**Quoted passage**
-*-

Run OpenVINO model inference#

After finishing conversion, we can compile converted model and run it using OpenVINO on specified device. For selection inference device, please use dropdown list below:

import ipywidgets as widgets

core = ov.Core()

device = widgets.Dropdown(
    options=core.available_devices + ["AUTO"],
    value="AUTO",
    description="Device:",
    disabled=False,
)

device
Dropdown(description='Device:', index=1, options=('CPU', 'AUTO'), value='AUTO')

Let’s run model on the same image that we used before for launching PyTorch model. OpenVINO model input and output is fully compatible with original pre- and postprocessing steps, it means that we can reuse them.

ov_compiled_model = core.compile_model(ov_model_path, device.value)

result = ov_compiled_model(image)[0]

# post process
result_image = postprocess_image(torch.from_numpy(result), orig_im_size)

# save result
pil_im = Image.fromarray(result_image)
no_bg_image = Image.new("RGBA", pil_im.size, (0, 0, 0, 0))
orig_image = Image.open(im_path)
no_bg_image.paste(orig_image, mask=pil_im)
no_bg_image.save("example_image_no_bg.png")

visualize_result(orig_image, pil_im, no_bg_image);
../_images/rmbg-background-removal-with-output_14_0.png

Interactive demo#

def get_background_mask(model, image):
    return model(image)[0]


def on_submit(image):
    original_image = image.copy()

    h, w = image.shape[:2]
    image = preprocess_image(original_image, model_input_size)

    mask = get_background_mask(ov_compiled_model, image)
    result_image = postprocess_image(torch.from_numpy(mask), (h, w))
    pil_im = Image.fromarray(result_image)
    orig_img = Image.fromarray(original_image)
    no_bg_image = Image.new("RGBA", pil_im.size, (0, 0, 0, 0))
    no_bg_image.paste(orig_img, mask=pil_im)

-*-

Decide whether each statement agrees with the OpenVINO inference excerpt above. Answer yes or no, and quote the words of the excerpt that settle it. 1. The device dropdown defaults to "AUTO". 2. The OpenVINO model needs preprocessing and postprocessing steps different from the original ones. 3. The image with its background removed is saved as example_image_no_bg.png.

**Excerpted records**
-*-

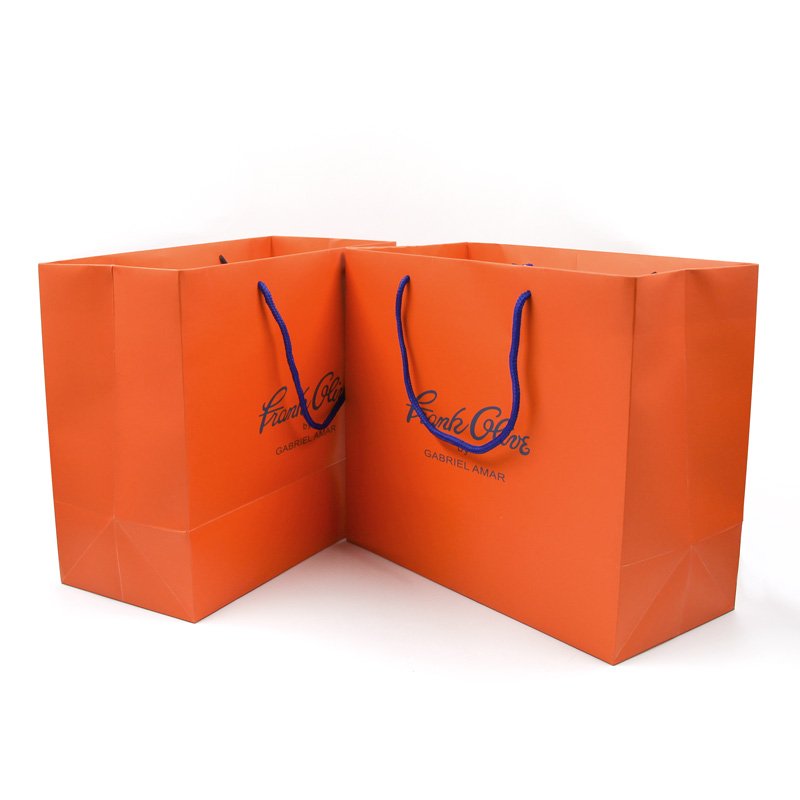 Lilang 2023 Luxury Ribbon Handle Boutique Shopping Packaging Customized Printed Euro Paper Gift Bags With Logo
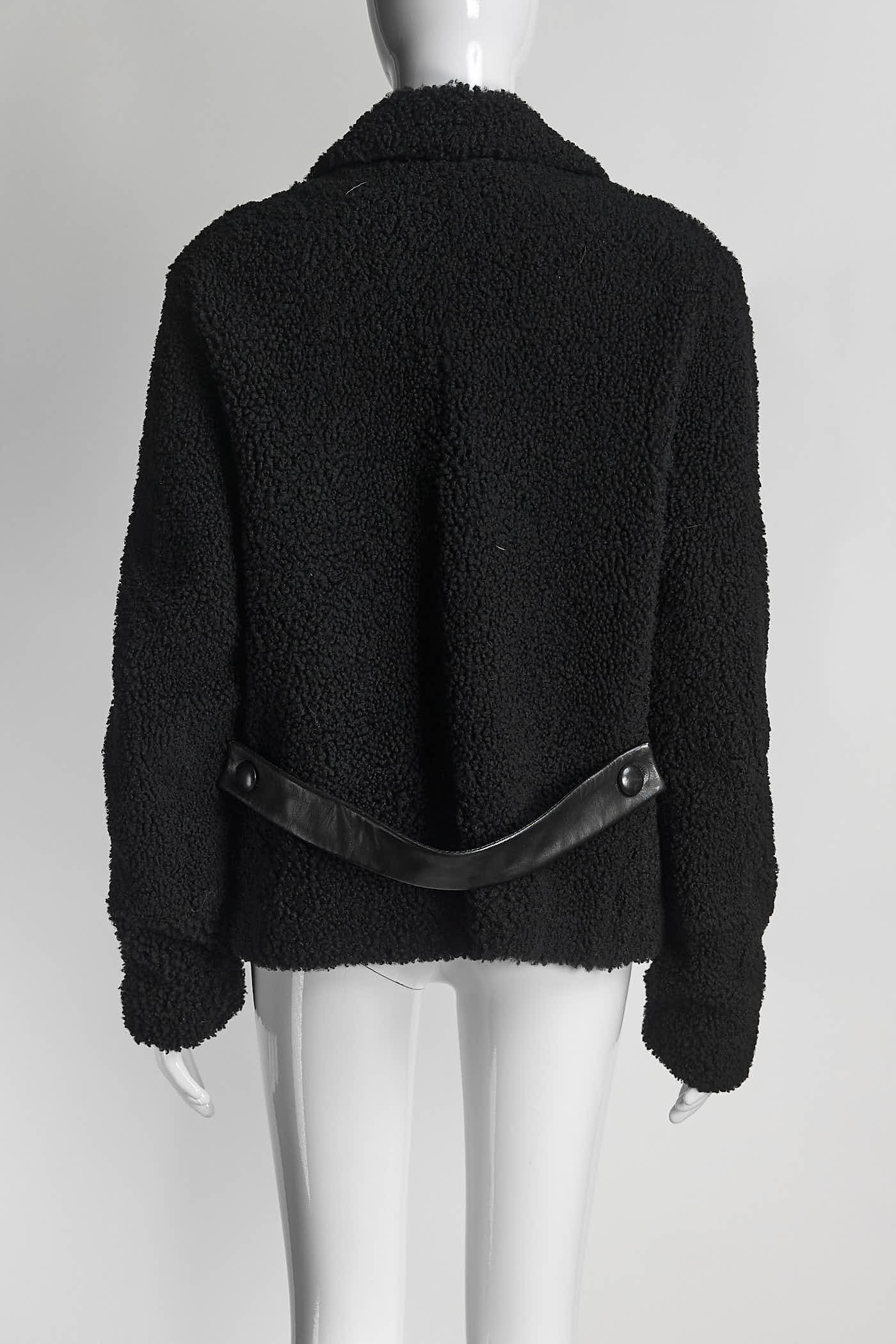 Balenciaga Black Teddy Jacket 44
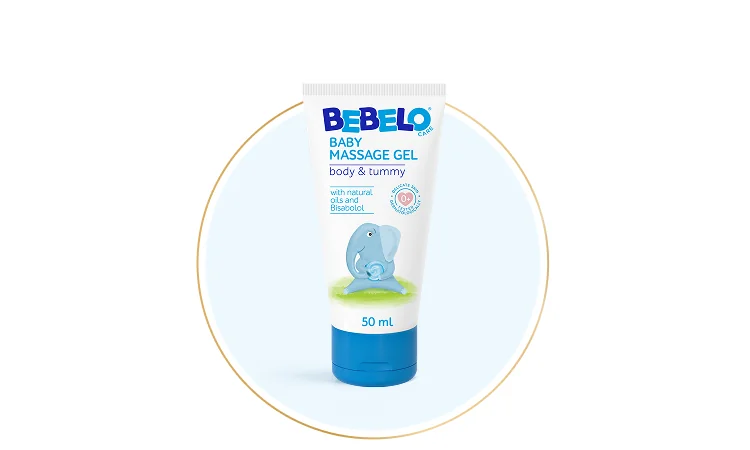 BEBELO Baby massage gel masážní gel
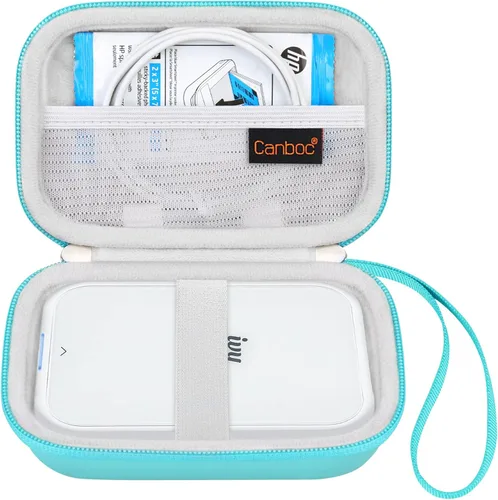 Miniatura 14 de Canboc Estuche rígido para Canon Ivy 2 Mini impresora fotográfica móvil inalámbrica Bluetooth impresora de cámara instantánea, bolsa de malla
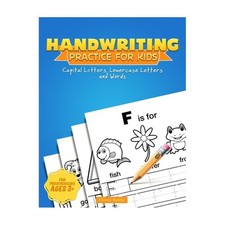 Handwriting Practice for Kids: Capital  Lowercase Letter Tracing and Word Wr...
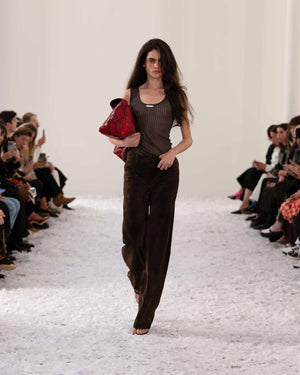 Vante Trouser in Suede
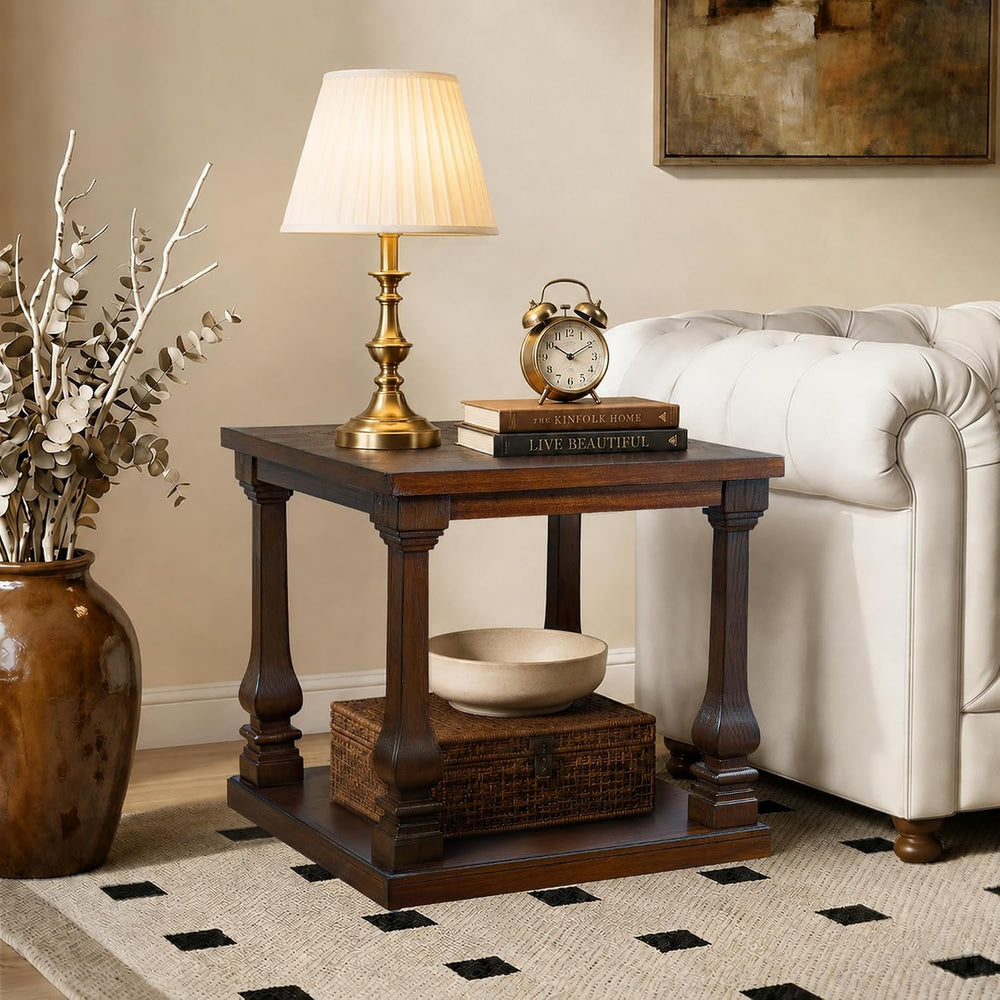 Farmhouse Living Room Table Set,Rustic Wooden Coffee Table Set of 3,Coffee Tb...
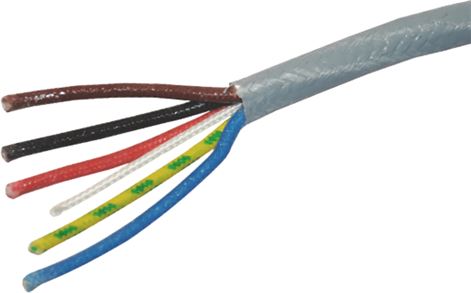CAVO FIBRA VETRO 5 FILI 1,5 mm² - 10 mt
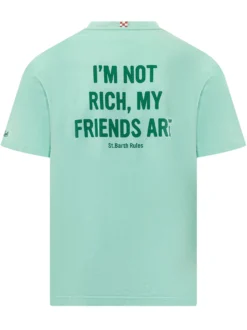 T-shirt with Lettering Print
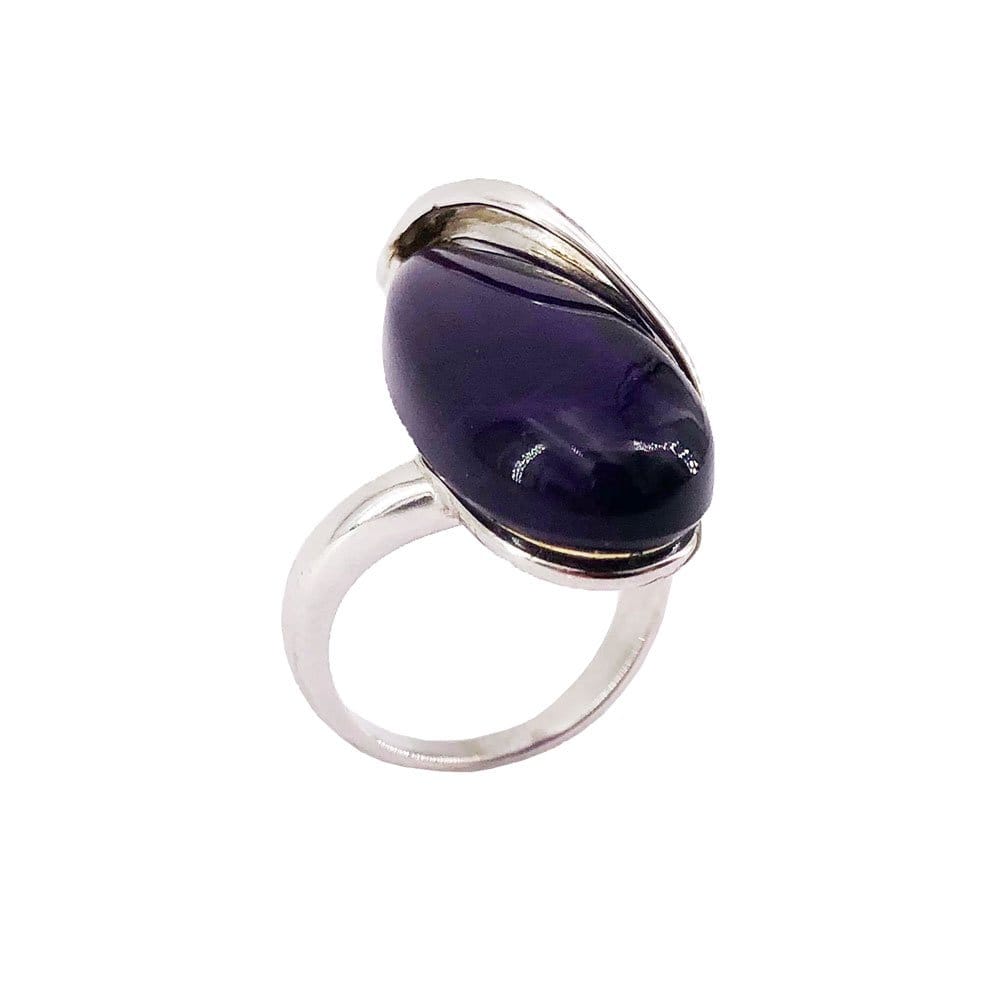 Anello in ametista Colombe – Argento 925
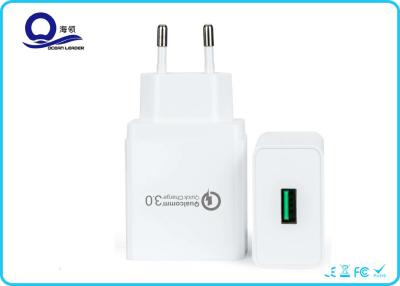 China 18W 1 - Port Smart USB Charger , Qualcomm Quick Charger 3.0 for X-mas Gift Promotion for sale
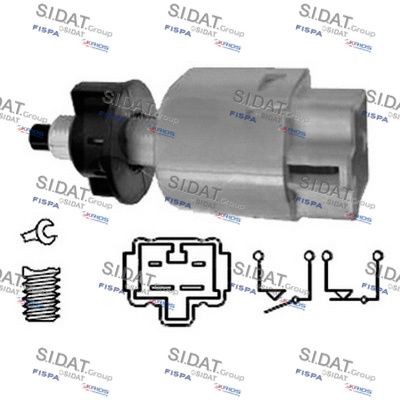 SIDAT 5.140084 Brake Light Switch 4710280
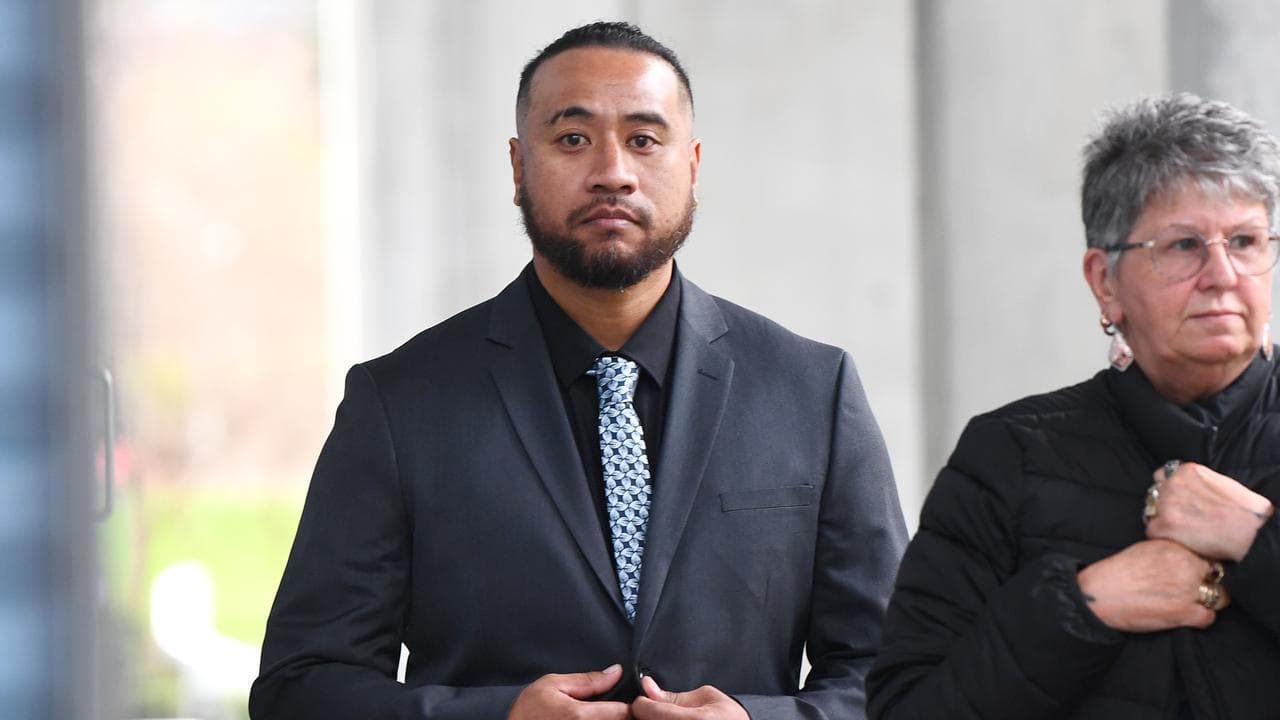 Benson Pauga leaves the Brisbane District Court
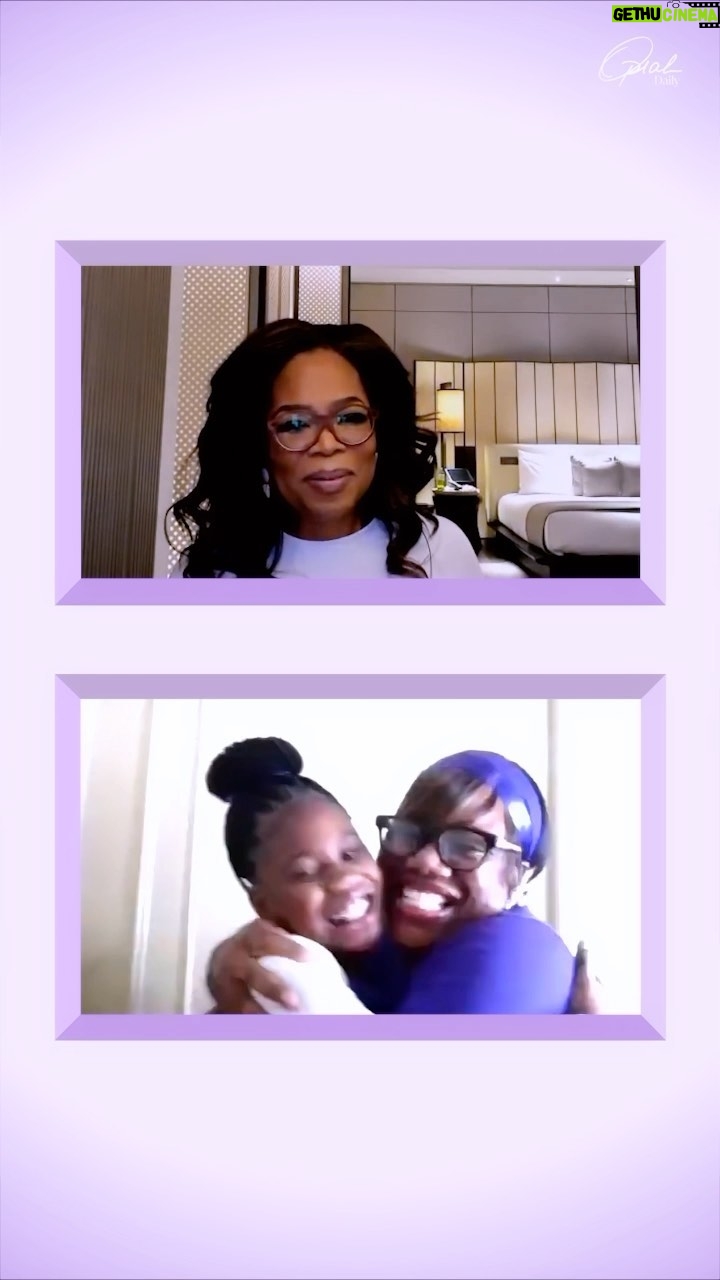Oprah Winfrey Instagram - Yโall know I had to Zoom with @go_rosie_grow the moment I saw her reenact @thecolorpurple to personally invite her as my guest to the premiere. Catch us on the Purple carpet soon๐๐๐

-*-

**Output of the task**
1. Yes: value="AUTO"
2. No: "OpenVINO model input and output is fully compatible with original pre- and postprocessing steps, it means that we can reuse them."
3. Yes: no_bg_image.save("example_image_no_bg.png")